When Mr. Lara raised his trousers to reveal the black, clunky device — he charges it every 12 hours — [his youngest child] Elsiy blurted out: ‘That’s a thing the police put. My Daddy isn’t a criminal!’
His application for a ‘stay of removal’ included several letters of support, including one from an official at a center where he studied English, learned how to operate a forklift and enrolled in a machine workshop. Such efforts were ‘testimony of his great desire to better himself to be able to thrive in his community,’ the letter said, aiming to prove ‘good moral character.”
… Their next-door neighbor, Jennifer Fidler, called Mr. Lara a role model. ‘All I ever see him do is work, take care of his children and go to church,’ she said. ‘Why would you get rid of a good person?’
Miami’s ABC 10, highlights how a local father has been separated from his family and is set for deportation:
When Raul Quiroga left his Miami-Dade home to go to work, it was a Monday morning like many others. He kissed his wife goodbye. He took his boys to school. The family never imagined they would have to spend this year’s Father’s Day without him. Last year, Quiroga’s 16-year-old son remembers he and his 9-year-old brother decorated a large cardboard with pictures. They used glue and markers to let him know that they appreciate everything he has done for them. ‘I have always been with him on Father’s Day. It hurts me that this year I am not going to be able to be there for him,’ Quiroga’s teenage son said. ‘He is the type of father that many people would want to have. He works seven days a week to make sure we have what we need and still makes time to play soccer and spend time with us.’
The New York Daily News reports on a Queens resident who helped clean up Ground Zero and is now facing deportation:
A Queens man put his health on the line to help remove hazardous material from Ground Zero — and now immigration authorities want him removed from the country over a 30-year-old criminal case. Carlos Humberto Cardona, 48, was one of about 41,300 people ICE agents took into custody during the first 100 days of the Trump administration. But Cardona is fighting for his freedom — with a Brooklyn federal lawsuit and a state clemency bid. ‘I can’t believe that this is happening to him after all of the sacrifices he has made. He says he feels like he’s being treated like a criminal,’ Cardona’s wife Liliana told the Daily News.

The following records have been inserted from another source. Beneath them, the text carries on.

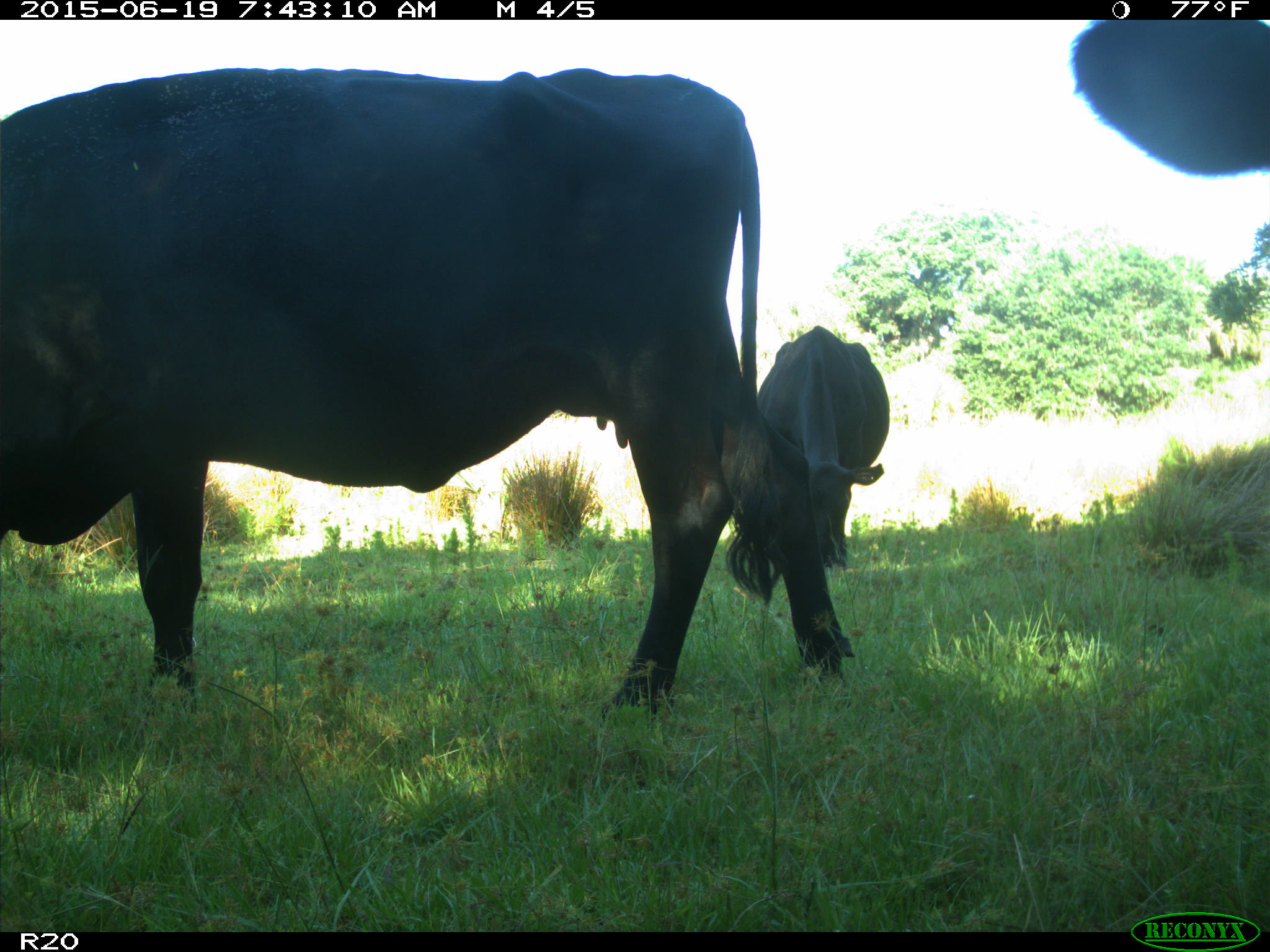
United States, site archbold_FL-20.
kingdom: Animalia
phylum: Chordata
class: Mammalia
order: Artiodactyla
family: Bovidae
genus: Bos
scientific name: Bos taurus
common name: domestic cow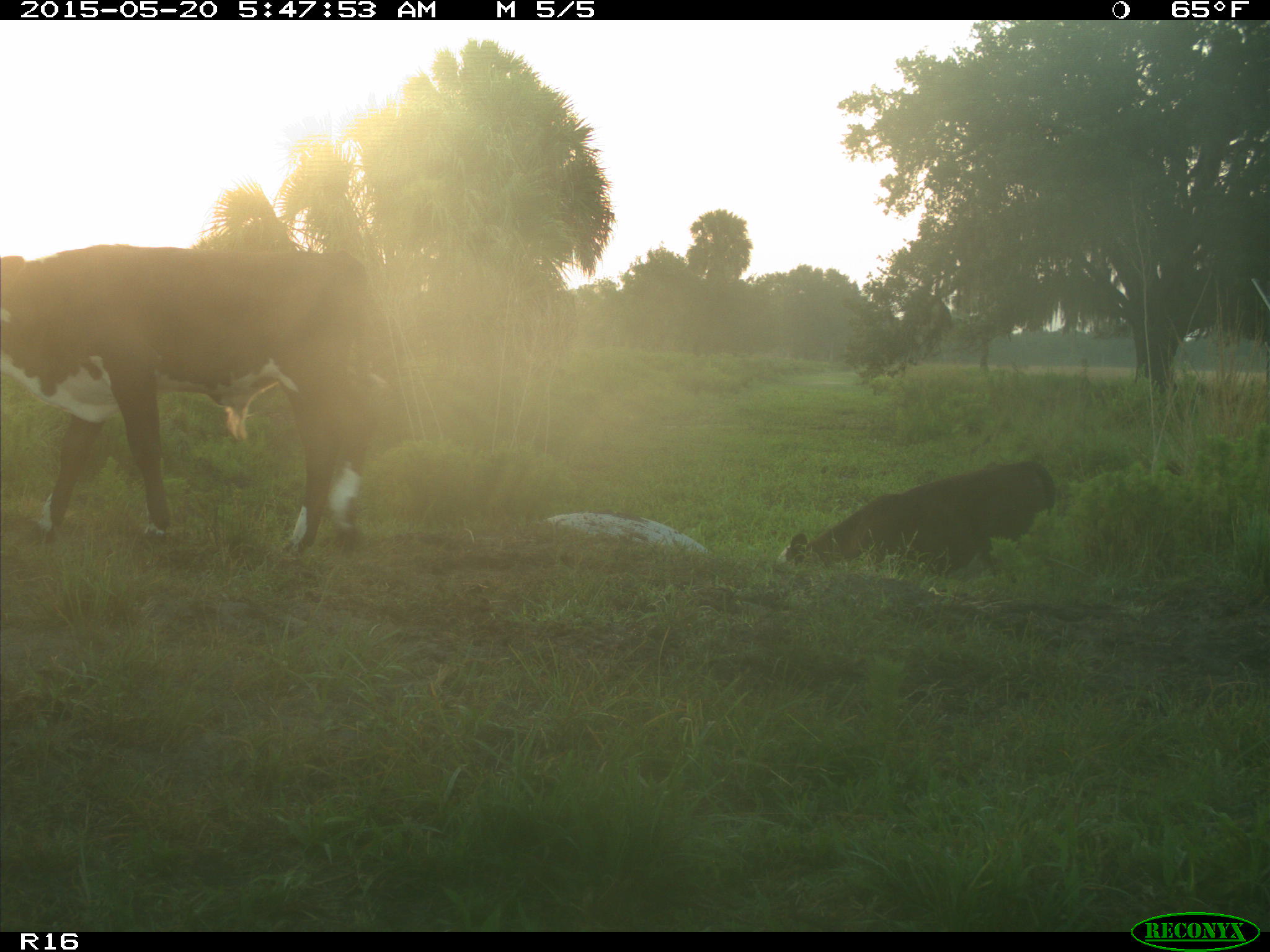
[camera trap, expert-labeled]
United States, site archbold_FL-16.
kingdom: Animalia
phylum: Chordata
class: Mammalia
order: Artiodactyla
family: Bovidae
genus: Bos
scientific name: Bos taurus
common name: domestic cow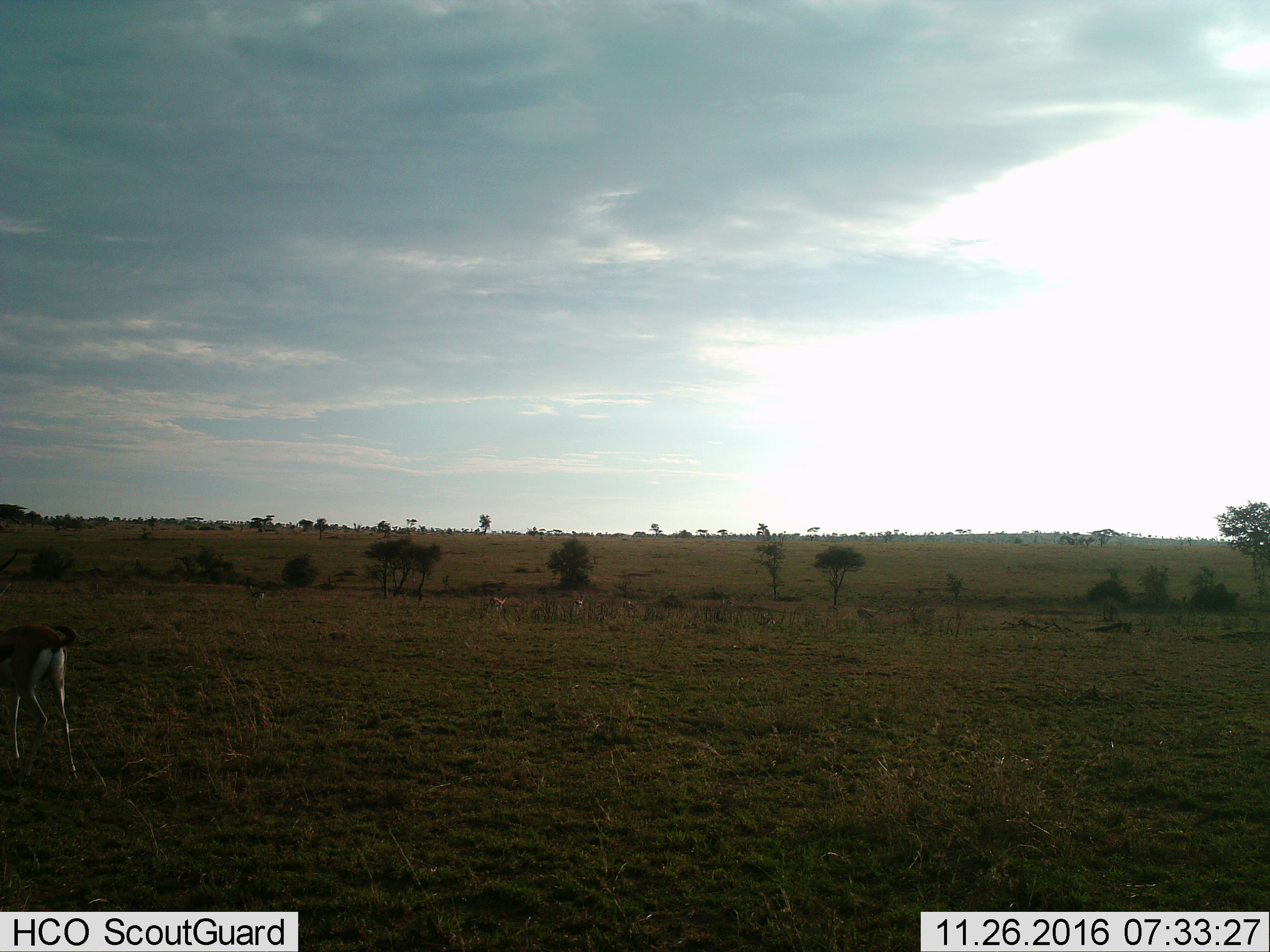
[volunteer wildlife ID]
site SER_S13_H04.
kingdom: Animalia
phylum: Chordata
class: Mammalia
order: Artiodactyla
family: Bovidae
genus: Eudorcas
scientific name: Eudorcas thomsonii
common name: thomson's gazelle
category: gazellethomsons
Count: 6.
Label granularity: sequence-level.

Said Lynn Tramonte, Deputy Director of America’s Voice Education Fund:
Day after day, the Trump Administration is igniting personal tragedies for so many American families. People who were once able to live their lives in relative peace are being uprooted from homes, jobs, and children, to be sent back to countries that are no longer home. Trump campaigned on a promise of mass deportation, and his henchmen are following through on it. How many American children need to suffer before they begin to realize the damage being done?